Keep the Grove a small village

The Grove does not need more development, low rise or high rise.

The Grove is a small village and needs to remain a small village. Why destroy the area and make it high density? To serve what purpose? To have more people on the streets? How the hell does that help? Less is more.

Do we need to cry for business people who are not locals? People who decided to leave their own neighborhoods to set up shop here, hoping to milk tourists, which are gone now? The tourism business is a risky business.

All of my posts below had to do with people complaining to me about businesses hurting in downtown Grove. My suggestion is -- screw 'em. If businesses want to relocate to the Grove and only be there to cater to tourists, then that is their problem. Try catering to the very people that live in the Grove: people with a lot of spending power.

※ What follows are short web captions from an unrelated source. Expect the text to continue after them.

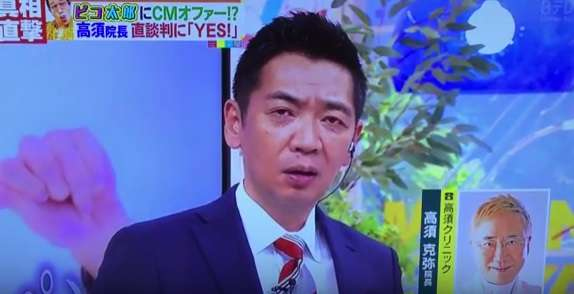 高須克弥氏がピコ太郎にCM依頼 ギャラは1億円ぐらいなら払うと豪語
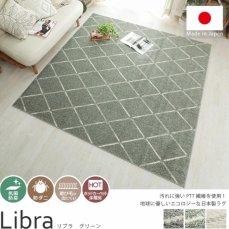 びっくりするほど汚れが落ちる高機能日本製デザインラグ『リブラ グリーン』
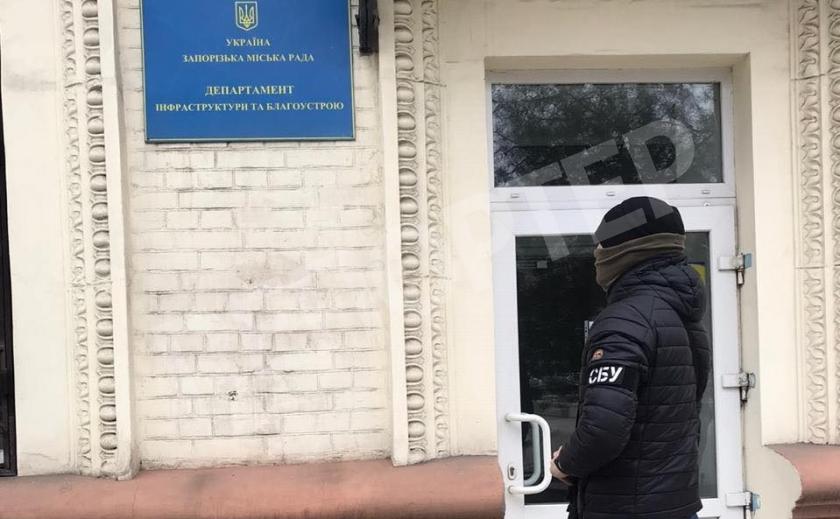 Руководство запорожской мэрии похитило 1,6 миллиона гривен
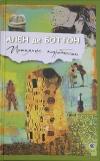 Купить книгу Ален де Боттон - Интимные подробности
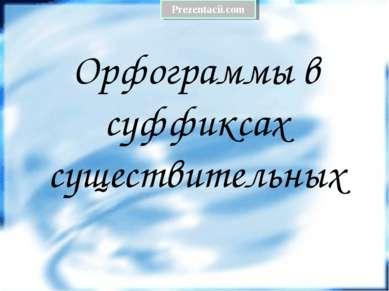 Орфограммы в суффиксах существительных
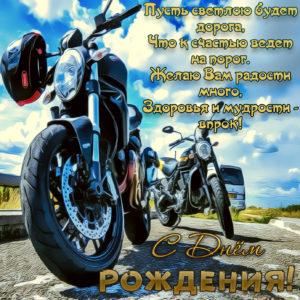 Открытка с мотоциклом и красивым пожеланием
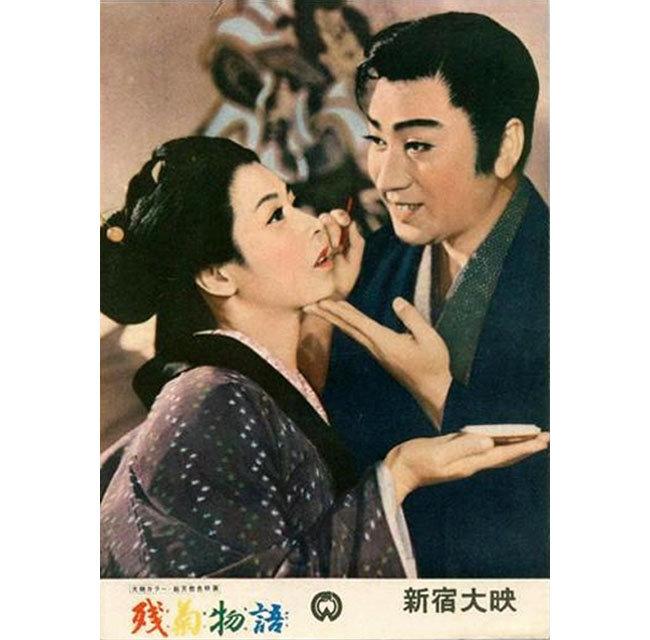 Chikage Awashima and Kazuo Hasegawa in Zangiku Monogatari (1956)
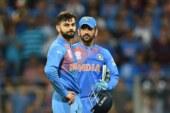 धोनी ने बड़ा रिकार्ड बनाते हुए टीम इंडिया के कप्तान को पीछे छोड़ा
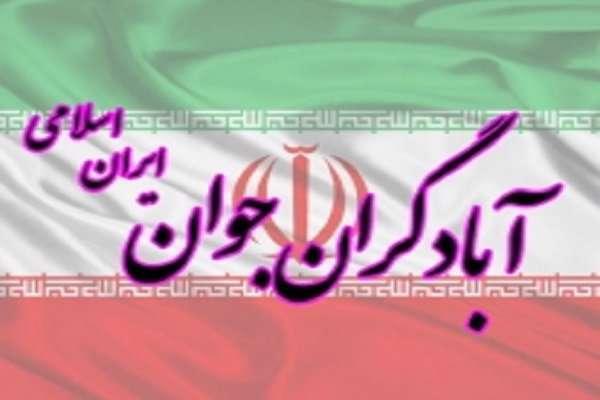 مجمع شورای مرکزی جمعیت آبادگران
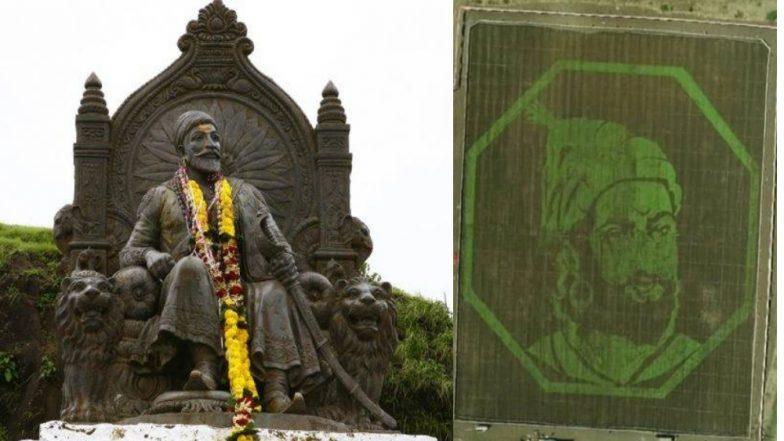 Shivaji Maharaj Jayanti 2019: विश्वविक्रमी रांगोळी, 13 फुटी जिरेटोप सह शिवजयंती निमित्त राज्यात विविध ठिकाणी साकारल्या भव्यदिव्य कलाकृती! (Photos)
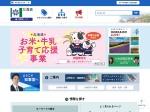 http://www.pref.hokkaido.lg.jp/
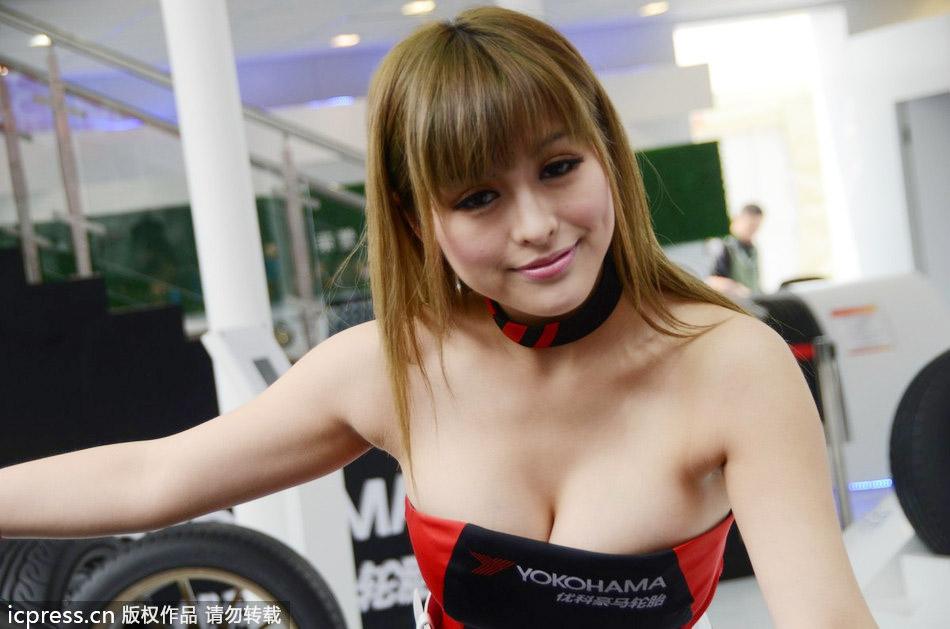 China hot girl photo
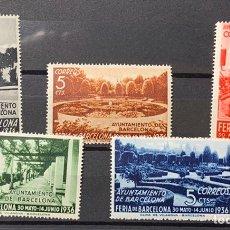Selos: AÑO 1936. Nº14/28. BARCELONA. FERIA DE MUESTRAS. NUEVOS Y SIN FIJASELLOS.. Lote 222264757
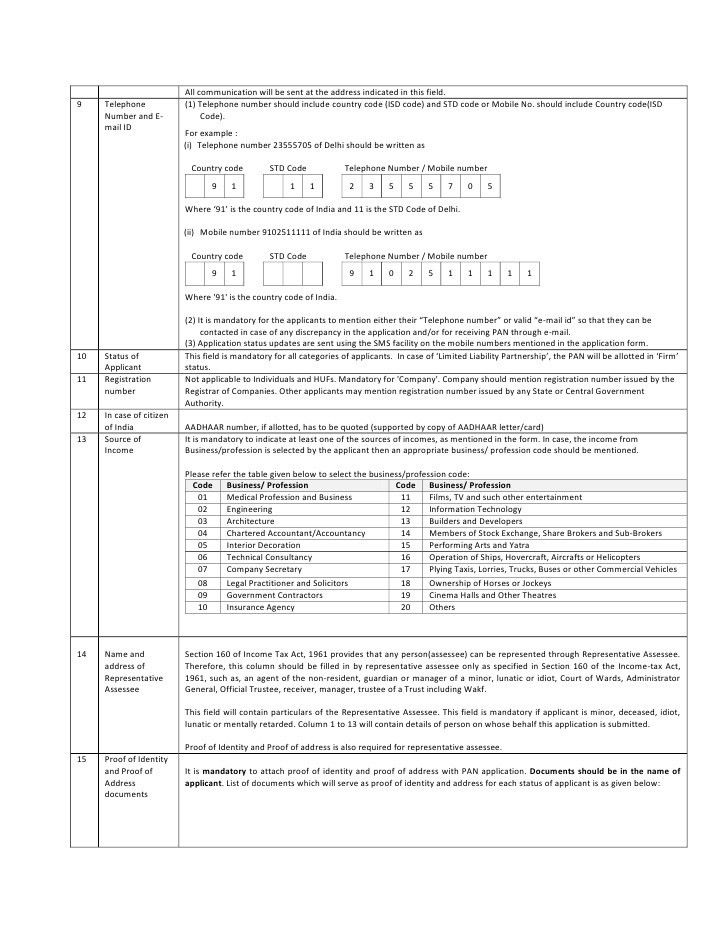 Pan application form 49 a for indian citizens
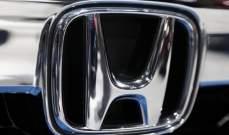 سيارة عائلية إقتصادية جديدة من هوندا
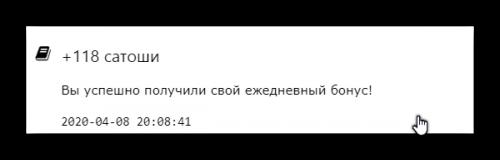 Ashampoo_Snap_2020_04.08_15h09m51s_001_.thumb.png.f4332d59e6c1e967ae290cf614b51b4c.png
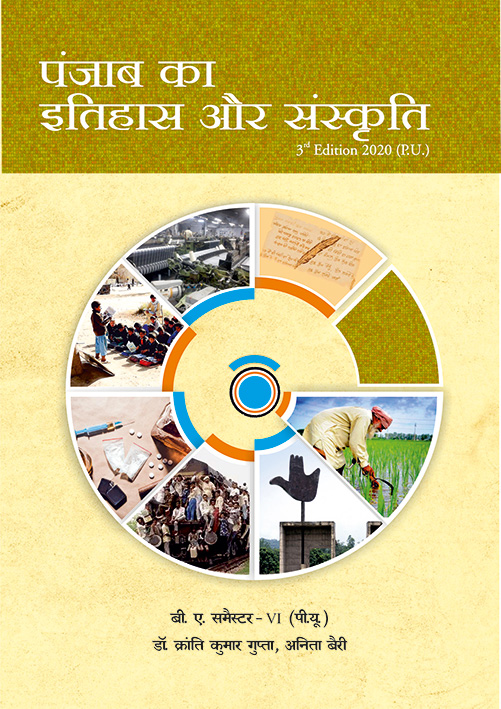 HISTORY AND CULTURE OF PUNJAB FOR B.A. SEM-VI (Hindi ) BY KK. GUPTA (MOHINDRA PUBLISHING HOUSE) 3rd EDITION 2020 FOR PANJAB UNIVERSITY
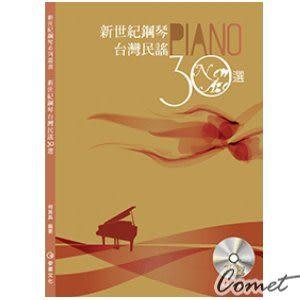 樂譜/鋼琴譜 ►新世紀鋼琴台灣民謠30選(五線譜版)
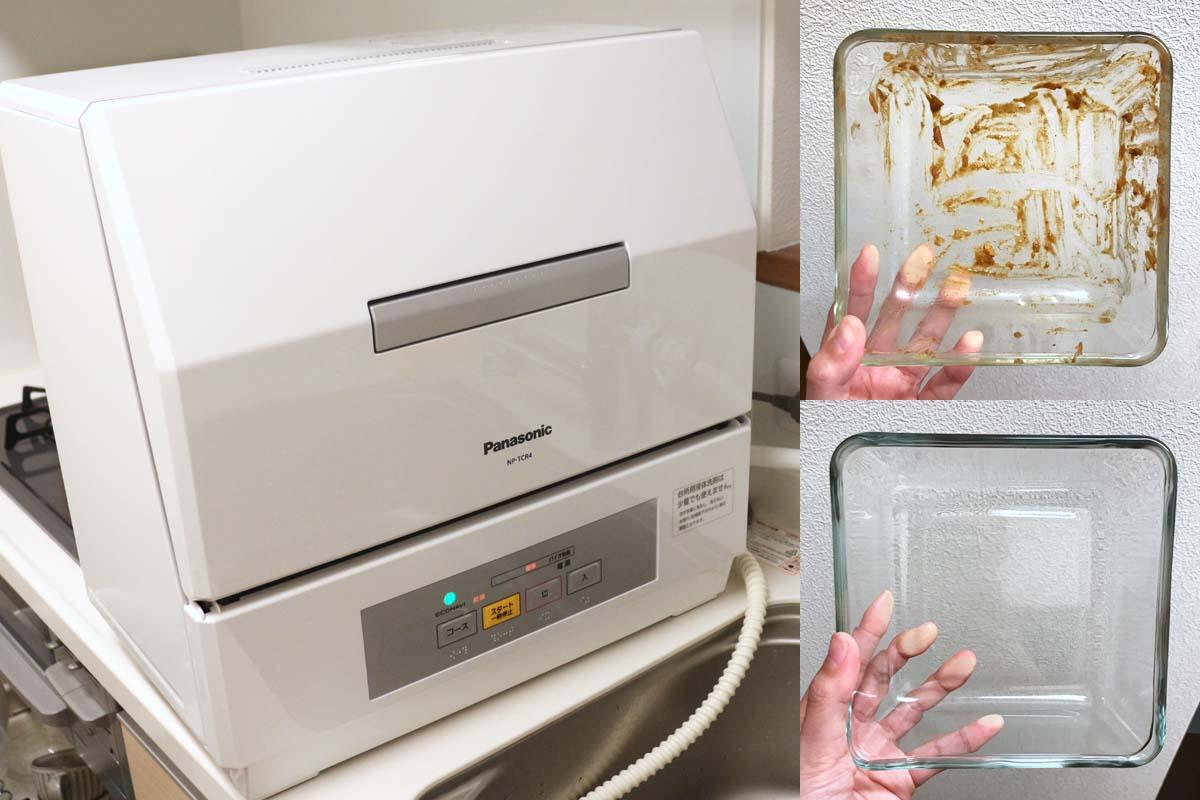 食器洗い機って必要? パナソニック「プチ食洗」と暮らしてわかったこと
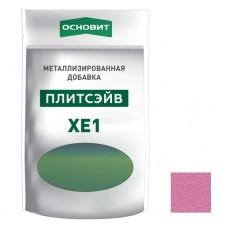 Добавка металлизированная для эпоксидной затирки Основит Плитсэйв XE1 малиновая 014/10 0,13 кг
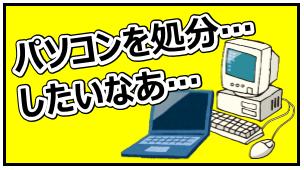 パソコン処分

The Grove can thrive without tourists and actually does. The Grove has some of the highest housing prices in the city, in the world, in fact.

Businesses that will serve the local Groveites will survive. I have no sympathy for businesses that come into an area to milk tourists and then when the toursits are gone, they cry foul. A pharmacy, supermarket, shoe store, bank, hardware store (Shell Lumber, not the Home Despot), will always survive because they cater to locals.

For anyone to suggest we need more development to cater to Cocowalk and Mayfair is out of their minds.

A reader commented below: "The problem is, this involves lifestyle changes for a lot of Groveites, and I certainly don’t get the feeling they are prepared for this. In fact, it seems like a lot of residents wish the Grove would retrofit itself more into a suburban country village than an inner city neighborhood 2 or 3 miles from a major downtown. In my opinion, if this progressive approach or similar is not embraced soon, developers will go elsewhere and this neighborhood’s incredible potential will not be realized."

AMEN. From your mouth to God's ears. When are people going to learn that the Grove does not want developers? We are a village and want to remain that. Who cares that we are a few miles from downtown? Does that mean we need to be enveloped by downtown?

Look at Coral Gables now. It is a total overdeveloped mess. We don't want that here.

For linking to this one story, just click on the time it was posted & just this story will open for sharing - only through social media. Not copying and pasting.


Anonymous Anonymous said...

Look, you're naïveté is striking and ultimately symbolic of what is wrong with the Grove. You people sound like little children that never want to grow up (or perhaps wannabe suburbanites cowering behind your “safety” gates and walls).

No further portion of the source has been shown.